Alliums, such as onions, leeks, scallions, and chives, make up a large swath of the Northeast’s sowing pioneers because they take a long time to germinate and are ready to be transplanted into the garden earlier than most other plants. In fact, March and April storms are nicknamed “onion snows” because the flakes land on top of freshly planted onions. So, to celebrate, a few words about Alliums:
Alliums are a giant plant family (600 to 700 varieties!) that has had a relationship with humans for centuries. Garlic has been grown for food for at least 7,000 years. Onions are believed to have been consumed since 5,000 BC, though not necessarily in cultivated form. They served as currency in the Middle Ages, when it was acceptable to pay rent in onions. Bulb onions (brought to North America by Christopher Columbus’s team) were one of the first crops planted once Europeans began farming on this continent; wild onions were already here and were an important element in many Native American diets.
Many Allium seeds look like tiny monster teeth: triangular, rough to the touch, black as coal. They look far from anything that can produce fragrant, green leaves, let alone large, juicy bulbs. Yet, with the mix of light, soil, warmth, and water, these prehistoric rock-like objects send up bright, young shoots and turn into some of the best-loved seasonings, medicine, and vegetables. Between having so many edible parts, varied growing preferences, perennial and annual varieties, and great store-ability – these beautiful, stinky plants are largely responsible for making our immunity stronger and our dinner more delicious year-round in every season.

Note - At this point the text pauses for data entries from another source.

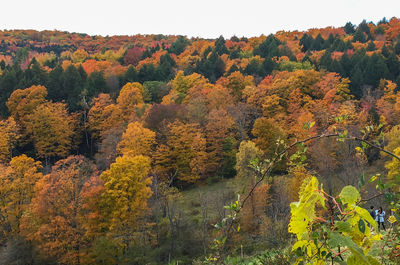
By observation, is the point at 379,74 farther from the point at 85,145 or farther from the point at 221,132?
the point at 85,145

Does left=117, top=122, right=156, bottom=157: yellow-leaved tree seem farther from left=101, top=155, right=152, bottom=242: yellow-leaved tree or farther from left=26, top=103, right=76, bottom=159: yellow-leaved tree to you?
left=26, top=103, right=76, bottom=159: yellow-leaved tree

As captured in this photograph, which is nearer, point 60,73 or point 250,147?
point 250,147

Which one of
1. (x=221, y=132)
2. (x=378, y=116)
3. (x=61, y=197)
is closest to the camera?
(x=61, y=197)

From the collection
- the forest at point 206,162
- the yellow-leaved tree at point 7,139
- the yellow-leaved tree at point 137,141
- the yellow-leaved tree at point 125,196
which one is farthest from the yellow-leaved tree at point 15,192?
the yellow-leaved tree at point 7,139

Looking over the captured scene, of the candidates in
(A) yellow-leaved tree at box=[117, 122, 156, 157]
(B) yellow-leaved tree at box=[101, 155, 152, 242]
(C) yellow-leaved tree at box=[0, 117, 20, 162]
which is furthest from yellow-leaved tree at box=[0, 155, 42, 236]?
(C) yellow-leaved tree at box=[0, 117, 20, 162]

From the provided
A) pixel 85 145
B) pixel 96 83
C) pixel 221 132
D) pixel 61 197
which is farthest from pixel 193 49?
pixel 61 197

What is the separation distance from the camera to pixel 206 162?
3991 cm

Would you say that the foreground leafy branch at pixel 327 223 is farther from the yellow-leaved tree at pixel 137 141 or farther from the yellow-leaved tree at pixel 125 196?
the yellow-leaved tree at pixel 137 141

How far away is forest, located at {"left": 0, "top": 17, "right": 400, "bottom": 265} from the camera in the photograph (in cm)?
174

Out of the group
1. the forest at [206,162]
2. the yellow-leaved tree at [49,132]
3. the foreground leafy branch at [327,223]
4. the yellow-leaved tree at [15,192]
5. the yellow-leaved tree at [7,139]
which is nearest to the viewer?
the foreground leafy branch at [327,223]

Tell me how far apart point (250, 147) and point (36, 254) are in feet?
70.4

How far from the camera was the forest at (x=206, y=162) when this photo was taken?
5.71 feet

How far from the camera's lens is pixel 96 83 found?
6031cm

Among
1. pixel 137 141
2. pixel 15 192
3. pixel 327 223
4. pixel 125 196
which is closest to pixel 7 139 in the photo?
pixel 15 192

Above are some of the alliums from our catalog. All of them can be sown now! Here are Doug’s seed starting guidelines. And here, Erin’s thorough instructions on how to plant onions.
As we creep closer toward spring, also keep an eye out for wild alliums under your feet in and out of the garden. Field garlic grows nearly everywhere (roadsides, lawns, gardens) in grass-like clumps. It stays green most of the year, but in early spring, sends up new shoots, which are a lot like scallions. In later spring, it forms tiny garlic-flavored bulbs. Ramps, another wild relative and an Eastern US native, has been a cross-cultural welcome sign of spring for a very long time. This leafy perennial is the first new foliage in a forest and has excited many, from ancient cultures seeking the season's first fresh greens (and a strong dose of spring vitamins) to modern chefs seeking new flavors.

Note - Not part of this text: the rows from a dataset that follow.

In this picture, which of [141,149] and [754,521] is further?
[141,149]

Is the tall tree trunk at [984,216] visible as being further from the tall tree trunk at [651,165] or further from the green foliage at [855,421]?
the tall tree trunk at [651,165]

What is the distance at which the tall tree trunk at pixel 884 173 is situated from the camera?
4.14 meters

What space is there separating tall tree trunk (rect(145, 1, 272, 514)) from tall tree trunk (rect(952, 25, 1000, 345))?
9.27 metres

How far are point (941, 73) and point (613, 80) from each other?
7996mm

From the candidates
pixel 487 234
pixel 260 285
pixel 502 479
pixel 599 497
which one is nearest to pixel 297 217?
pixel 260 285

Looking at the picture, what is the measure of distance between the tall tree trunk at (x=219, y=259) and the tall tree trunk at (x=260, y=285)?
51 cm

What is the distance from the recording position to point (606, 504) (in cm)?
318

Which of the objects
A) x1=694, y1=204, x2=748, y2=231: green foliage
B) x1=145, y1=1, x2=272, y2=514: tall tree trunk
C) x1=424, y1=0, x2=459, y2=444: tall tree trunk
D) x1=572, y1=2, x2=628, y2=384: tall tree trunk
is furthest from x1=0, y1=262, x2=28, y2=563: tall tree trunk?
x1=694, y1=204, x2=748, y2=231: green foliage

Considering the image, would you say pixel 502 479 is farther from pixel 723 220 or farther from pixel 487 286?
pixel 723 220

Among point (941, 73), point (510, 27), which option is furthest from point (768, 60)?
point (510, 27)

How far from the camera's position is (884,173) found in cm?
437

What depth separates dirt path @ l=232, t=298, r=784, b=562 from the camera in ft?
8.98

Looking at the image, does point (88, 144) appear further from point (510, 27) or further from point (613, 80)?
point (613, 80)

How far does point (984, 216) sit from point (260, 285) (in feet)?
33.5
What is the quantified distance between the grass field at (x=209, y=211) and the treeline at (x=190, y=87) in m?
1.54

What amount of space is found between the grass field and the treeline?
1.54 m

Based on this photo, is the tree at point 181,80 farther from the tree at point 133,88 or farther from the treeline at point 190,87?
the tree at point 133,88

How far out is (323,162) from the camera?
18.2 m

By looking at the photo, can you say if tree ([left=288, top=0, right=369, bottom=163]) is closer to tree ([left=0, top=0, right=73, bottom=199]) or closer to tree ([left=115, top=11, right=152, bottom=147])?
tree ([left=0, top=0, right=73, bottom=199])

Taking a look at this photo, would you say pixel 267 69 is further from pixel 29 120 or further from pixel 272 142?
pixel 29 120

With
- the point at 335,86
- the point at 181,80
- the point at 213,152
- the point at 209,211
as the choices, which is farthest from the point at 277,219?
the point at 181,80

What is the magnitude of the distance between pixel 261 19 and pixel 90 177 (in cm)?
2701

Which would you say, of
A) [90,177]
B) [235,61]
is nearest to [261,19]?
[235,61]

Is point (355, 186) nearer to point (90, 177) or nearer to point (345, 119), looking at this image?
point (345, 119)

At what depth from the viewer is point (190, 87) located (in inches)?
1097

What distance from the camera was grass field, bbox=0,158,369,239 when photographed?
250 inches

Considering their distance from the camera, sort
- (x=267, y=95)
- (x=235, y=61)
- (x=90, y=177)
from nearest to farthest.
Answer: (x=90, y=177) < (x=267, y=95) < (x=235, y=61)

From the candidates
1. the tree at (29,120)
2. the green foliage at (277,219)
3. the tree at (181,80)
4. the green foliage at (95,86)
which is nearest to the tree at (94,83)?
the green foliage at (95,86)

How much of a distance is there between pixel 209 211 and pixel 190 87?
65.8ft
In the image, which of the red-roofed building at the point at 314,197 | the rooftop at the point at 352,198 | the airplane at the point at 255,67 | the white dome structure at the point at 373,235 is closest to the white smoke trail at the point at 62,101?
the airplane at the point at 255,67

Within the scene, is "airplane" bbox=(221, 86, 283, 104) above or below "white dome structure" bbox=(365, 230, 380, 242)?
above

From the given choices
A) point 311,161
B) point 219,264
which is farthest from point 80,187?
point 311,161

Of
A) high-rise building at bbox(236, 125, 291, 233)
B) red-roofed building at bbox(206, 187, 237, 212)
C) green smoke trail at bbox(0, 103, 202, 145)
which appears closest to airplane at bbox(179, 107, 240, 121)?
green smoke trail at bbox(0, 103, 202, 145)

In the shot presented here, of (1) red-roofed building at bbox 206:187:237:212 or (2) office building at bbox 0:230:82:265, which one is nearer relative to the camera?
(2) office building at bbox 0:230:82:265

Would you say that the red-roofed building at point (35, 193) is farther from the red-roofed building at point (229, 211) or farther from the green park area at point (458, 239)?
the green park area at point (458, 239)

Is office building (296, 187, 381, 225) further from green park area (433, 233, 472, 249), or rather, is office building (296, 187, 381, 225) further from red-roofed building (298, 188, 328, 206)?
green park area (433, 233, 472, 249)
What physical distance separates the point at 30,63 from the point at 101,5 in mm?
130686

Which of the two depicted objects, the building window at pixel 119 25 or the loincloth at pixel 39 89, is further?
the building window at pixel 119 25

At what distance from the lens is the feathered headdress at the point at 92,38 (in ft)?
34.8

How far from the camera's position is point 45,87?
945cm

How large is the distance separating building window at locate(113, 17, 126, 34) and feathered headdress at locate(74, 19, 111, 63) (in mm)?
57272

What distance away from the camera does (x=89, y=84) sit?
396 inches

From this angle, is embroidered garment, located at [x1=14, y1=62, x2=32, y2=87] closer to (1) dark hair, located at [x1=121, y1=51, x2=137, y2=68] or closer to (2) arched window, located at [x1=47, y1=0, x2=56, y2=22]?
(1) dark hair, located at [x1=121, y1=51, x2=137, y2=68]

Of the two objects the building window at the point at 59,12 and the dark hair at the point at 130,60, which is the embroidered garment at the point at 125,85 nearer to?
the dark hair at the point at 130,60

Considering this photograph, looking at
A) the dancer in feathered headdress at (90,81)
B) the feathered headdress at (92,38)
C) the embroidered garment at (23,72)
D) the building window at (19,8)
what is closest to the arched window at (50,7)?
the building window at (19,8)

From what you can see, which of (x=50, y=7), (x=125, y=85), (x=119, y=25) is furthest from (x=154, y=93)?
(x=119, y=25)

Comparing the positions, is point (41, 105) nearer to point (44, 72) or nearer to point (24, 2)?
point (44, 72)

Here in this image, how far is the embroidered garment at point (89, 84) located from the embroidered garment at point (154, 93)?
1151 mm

Even Pablo Neruda loves onions:
Ode To The Onion by Pablo Neruda
Onion,
luminous flask,
your beauty formed
petal by petal,
crystal scales expanded you
and in the secrecy of the dark earth
your belly grew round with dew.
Under the earth
the miracle
happened
and when your clumsy
green stem appeared,
and your leaves were born
like swords
in the garden,
the earth heaped up her power
showing your naked transparency,
and as the remote sea
in lifting the breasts of Aphrodite
duplicating the magnolia,
so did the earth
make you,
onion
clear as a planet
and destined
to shine,
constant constellation,
round rose of water,
upon
the table
of the poor.
You make us cry without hurting us.
I have praised everything that exists,
but to me, onion, you are
more beautiful than a bird
of dazzling feathers,
heavenly globe, platinum goblet,
unmoving dance
of the snowy anemone
and the fragrance of the earth lives
in your crystalline nature.
What is the first seed you are sowing this season?